Provided data:
§

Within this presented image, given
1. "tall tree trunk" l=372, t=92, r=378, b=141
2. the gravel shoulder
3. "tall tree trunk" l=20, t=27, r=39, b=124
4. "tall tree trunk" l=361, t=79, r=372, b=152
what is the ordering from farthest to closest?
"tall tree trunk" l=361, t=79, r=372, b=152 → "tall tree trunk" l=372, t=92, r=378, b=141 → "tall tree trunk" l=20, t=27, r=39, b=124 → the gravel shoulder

§

Given task: Could you retype every item above line for line, with each number, quotation mark and arrow unchanged?

Problem solution:
Within this presented image, given
1. "tall tree trunk" l=372, t=92, r=378, b=141
2. the gravel shoulder
3. "tall tree trunk" l=20, t=27, r=39, b=124
4. "tall tree trunk" l=361, t=79, r=372, b=152
what is the ordering from farthest to closest?
"tall tree trunk" l=361, t=79, r=372, b=152 → "tall tree trunk" l=372, t=92, r=378, b=141 → "tall tree trunk" l=20, t=27, r=39, b=124 → the gravel shoulder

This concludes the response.